WASHINGTON — The United States Federal Reserve raised its key interest rate Wednesday for the 11th time in 17 months, a streak of hikes that are intended to curb inflation but that also carry the risk of going too far and triggering a recession.
Some Fed officials have said they worry that the still-brisk pace of job growth will lead workers to demand higher pay to make up for two years of inflationary prices. Sharp wage gains can perpetuate inflation if companies respond by raising prices for their customers.
The steady easing of inflation pressures has lifted hopes that the Fed can pull off a difficult “soft landing,” in which its rate hikes would continue to cool inflation without sending the economy tumbling into a painful recession.
Economists at Goldman Sachs Inc. have downgraded the likelihood of recession to just 20 per cent, from 35 per cent earlier this year. Those at Deutsche Bank, among the first large banks to forecast a recession, have also been encouraged by the economy’s direction, though they still expect a downturn later this year.

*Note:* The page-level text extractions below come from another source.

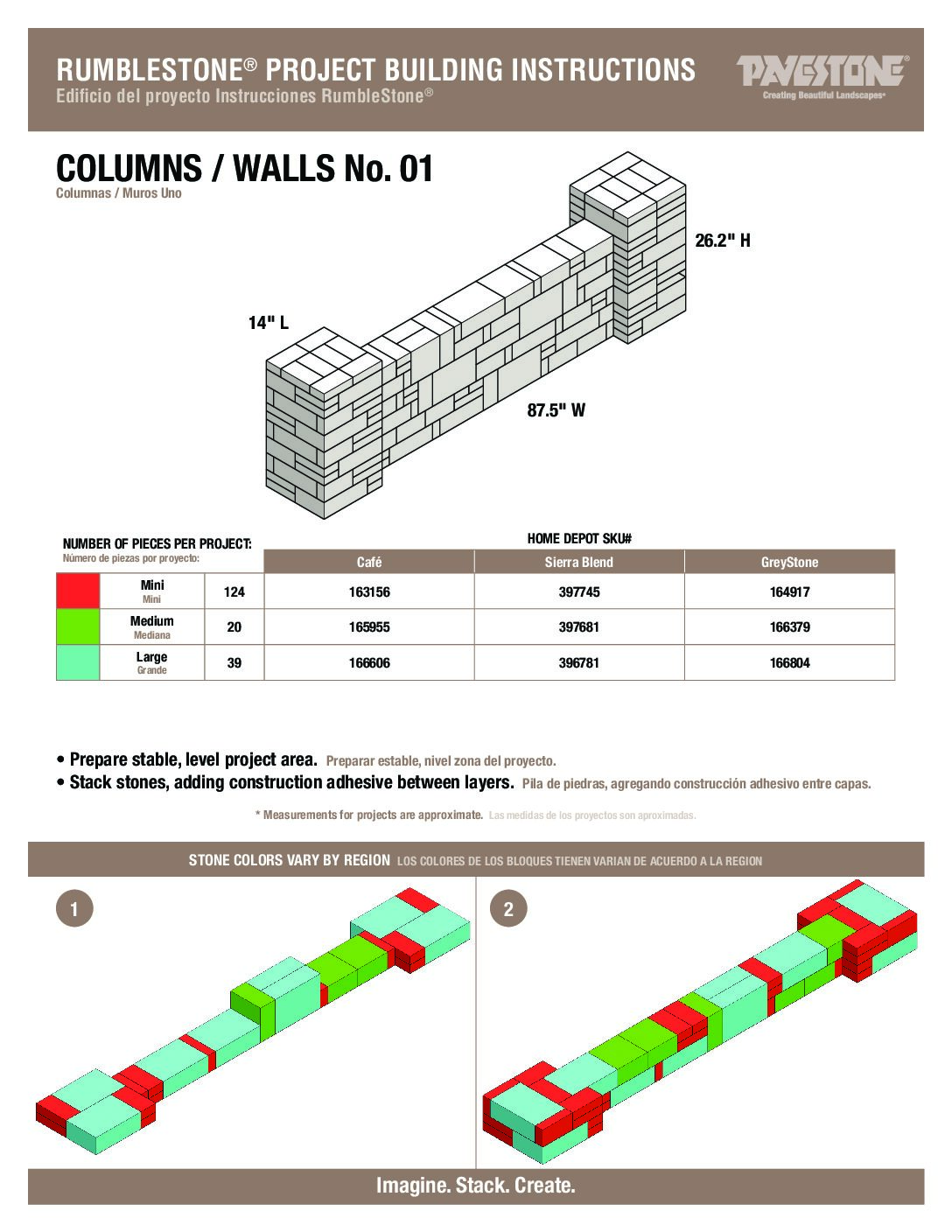 RUMBLESTONE® PROJECT BUILDING INSTRUCTIONS
Edificio del proyecto Instrucciones RumbleStone®

PAVESTONE®
Creating Beautiful Landscapes®

COLUMNS / WALLS No. 01
Columnas / Muros Uno

26.2" H

14" L

87.5" W

NUMBER OF PIECES PER PROJECT:
Número de piezas por proyecto:

HOME DEPOT SKU#

| | | | Café | Sierra Blend | GreyStone |
|---|---|---|---|---|---|
| | Mini Mini | 124 | 163156 | 397745 | 164917 |
| | Medium Mediana | 20 | 165955 | 397681 | 166379 |
| | Large Grande | 39 | 166606 | 396781 | 166804 |

• Prepare stable, level project area. Preparar estable, nivel zona del proyecto.
• Stack stones, adding construction adhesive between layers. Pila de piedras, agregando construcción adhesivo entre capas.

* Measurements for projects are approximate. Las medidas de los proyectos son aproximadas.

STONE COLORS VARY BY REGION LOS COLORES DE LOS BLOQUES TIENEN VARIAN DE ACUERDO A LA REGION

1

2

Imagine. Stack. Create.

Hiring has remained healthy, with employers having added 209,000 jobs in June, with the jobless rate reaching an ultra-low 3.6 per cent. That’s about where it was when the Fed began raising rates in March 2022 — a sign of economic resilience that almost no one had foreseen.
Year-over-year inflation in June was three per cent, according to the government, down sharply from a peak of 9.1 per cent in June 2022. One cautionary note is that an inflation measure preferred by the Fed, which excludes volatile food and energy costs, was still up 4.6 per cent in May from a year earlier.

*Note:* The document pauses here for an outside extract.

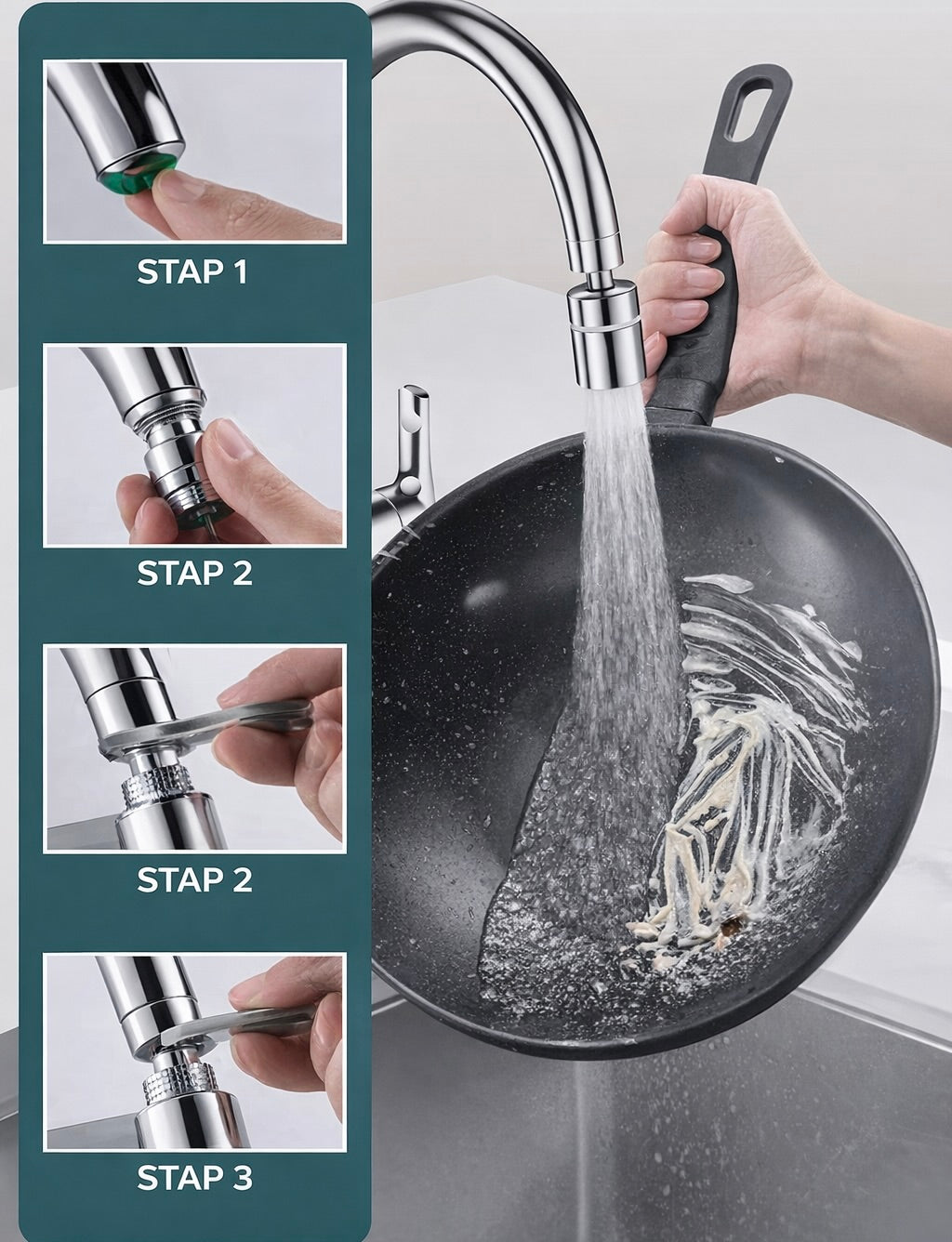 STAP 1

STAP 2

STAP 2

STAP 3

When the Fed’s policymakers last met in June, they signalled that they expected to raise rates twice more. By the time they meet again Sept. 19-20, they will have much more economic data in hand: Two more inflation reports, two reports on hiring and unemployment and updated figures on consumer spending and wages. Some economists think the Fed might decide to forgo a rate increase in September before weighing a possible hike at its meeting in November.
Other experts say they think the recent mild inflation readings can be sustained. Rental cost increases, which have already fallen, should drop further as more apartment buildings are completed.
Though the Fed began tightening credit before central banks in many other developed countries did, most others are now following suit. The European Central Bank is expected to announce its own quarter-point rate hike on Thursday. Though inflation has declined in the 20 countries that use the euro, it remains higher there than in the United States.
On Friday, the U.S. government will release fresh data on consumer spending in June and an update on the Fed’s preferred inflation gauge. The inflation measure is expected to slow to just three per cent compared with a year earlier. That would match the figure most recently reported in the government’s better-known consumer price index. And it would be down sharply from a 3.8 per cent year-over-year increase in May.